I ran across a lovely column by Fr. William Grimm, a MaryKnoll Missioner in Japan, on the difference between faithfulness and loyalty. This is something I have struggled with myself, and he has really captured something important. Here are the highlights:
Looking at dogs and their fidelity, I realize that this virtue — whether in a dog or a human — is grounded in history. It is actualized in the present, based in the past. That seems obvious enough. Neither a dog nor a person can be loyal to someone or something which he or she has as yet not encountered.
However, the fact that this human virtue is also a canine virtue should alert us to the possibility that it might not rank as high as others in the hierarchy of virtues.Might there not be a similar virtue that we share with God as the dog shares fidelity with us, an apotheosis of loyalty? There is, though we lack an English word for it and are forced to use a word usually synonymous with fidelity or loyalty: faithfulness….We too are capable of and called to live this virtue of faithfulness, to live in commitment not solely for the sake of what has been, but for the hopeful vision of what can be, what will be….When we take marriage vows or make some other life commitment, we commit ourselves to faithfulness. We do not know where faithfulness will lead, but we know that it can only last so long as we remain open to new experiences, new insights, new disappointments, new failures, new triumphs and new mysteries.

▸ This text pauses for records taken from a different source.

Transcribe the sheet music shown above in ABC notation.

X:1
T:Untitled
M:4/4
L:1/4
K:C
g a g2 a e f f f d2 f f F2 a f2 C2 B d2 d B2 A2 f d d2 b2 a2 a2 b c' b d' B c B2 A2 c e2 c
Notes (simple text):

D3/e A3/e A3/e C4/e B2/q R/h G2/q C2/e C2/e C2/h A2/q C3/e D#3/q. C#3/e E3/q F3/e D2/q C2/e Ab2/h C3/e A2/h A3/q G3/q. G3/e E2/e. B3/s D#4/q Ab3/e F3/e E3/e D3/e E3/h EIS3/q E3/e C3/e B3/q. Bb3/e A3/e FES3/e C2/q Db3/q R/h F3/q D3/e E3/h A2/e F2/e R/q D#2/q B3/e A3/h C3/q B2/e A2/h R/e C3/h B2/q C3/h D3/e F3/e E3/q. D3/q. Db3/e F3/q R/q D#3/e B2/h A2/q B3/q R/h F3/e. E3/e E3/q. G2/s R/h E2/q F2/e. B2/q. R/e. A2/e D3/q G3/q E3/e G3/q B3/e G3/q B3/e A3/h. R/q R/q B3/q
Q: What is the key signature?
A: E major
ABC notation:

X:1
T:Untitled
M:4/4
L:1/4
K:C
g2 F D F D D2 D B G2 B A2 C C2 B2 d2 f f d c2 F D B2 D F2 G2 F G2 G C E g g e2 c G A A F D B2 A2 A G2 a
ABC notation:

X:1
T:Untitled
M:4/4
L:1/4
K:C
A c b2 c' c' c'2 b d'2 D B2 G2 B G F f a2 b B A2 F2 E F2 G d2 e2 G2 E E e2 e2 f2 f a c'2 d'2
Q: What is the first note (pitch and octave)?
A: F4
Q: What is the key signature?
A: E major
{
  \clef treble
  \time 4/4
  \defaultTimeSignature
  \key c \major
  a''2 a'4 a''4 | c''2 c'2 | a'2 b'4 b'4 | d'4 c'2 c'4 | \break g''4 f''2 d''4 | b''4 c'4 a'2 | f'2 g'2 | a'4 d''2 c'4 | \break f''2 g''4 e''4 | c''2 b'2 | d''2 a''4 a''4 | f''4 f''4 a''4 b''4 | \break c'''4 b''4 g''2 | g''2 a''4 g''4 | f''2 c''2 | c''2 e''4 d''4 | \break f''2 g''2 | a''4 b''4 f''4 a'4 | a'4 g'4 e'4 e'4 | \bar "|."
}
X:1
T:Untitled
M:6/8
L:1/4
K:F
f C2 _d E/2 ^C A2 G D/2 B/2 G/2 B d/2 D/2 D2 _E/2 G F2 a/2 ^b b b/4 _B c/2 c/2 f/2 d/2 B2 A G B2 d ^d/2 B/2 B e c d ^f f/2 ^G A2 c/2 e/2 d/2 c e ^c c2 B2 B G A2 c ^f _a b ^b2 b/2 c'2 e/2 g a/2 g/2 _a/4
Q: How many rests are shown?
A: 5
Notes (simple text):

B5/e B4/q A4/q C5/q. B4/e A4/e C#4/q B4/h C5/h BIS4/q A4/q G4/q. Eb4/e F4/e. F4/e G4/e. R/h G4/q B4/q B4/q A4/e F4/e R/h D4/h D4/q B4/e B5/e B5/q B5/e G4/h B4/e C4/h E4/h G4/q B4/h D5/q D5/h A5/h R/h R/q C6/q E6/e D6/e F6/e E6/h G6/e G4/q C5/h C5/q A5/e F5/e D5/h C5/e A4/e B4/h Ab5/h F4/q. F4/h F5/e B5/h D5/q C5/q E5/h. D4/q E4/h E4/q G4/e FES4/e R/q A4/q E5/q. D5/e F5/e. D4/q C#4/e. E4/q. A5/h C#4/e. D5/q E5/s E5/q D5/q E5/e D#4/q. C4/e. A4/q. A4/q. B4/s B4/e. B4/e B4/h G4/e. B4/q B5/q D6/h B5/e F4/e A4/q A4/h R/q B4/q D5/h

The virtue of faithfulness can be perverted in two ways. It can be replaced by loyalty, a loyalty to a past which we find comfortable and secure. This loyalty can cause us to reject faithfulness to what is new, to what is to come. At the other extreme, faithfulness to what is to come can be replaced by faith in what we want to come, a future we have decided upon. In both cases we have turned away from God and his promise and put our faith in ourselves or in our constructed image of God. We need to reject these comfortable fantasies and embrace the unseen hope which is the Gospel.
As we prepare to enter the holy season of Lent may we remember and have faith in God’s promise: “See, I make all things new!”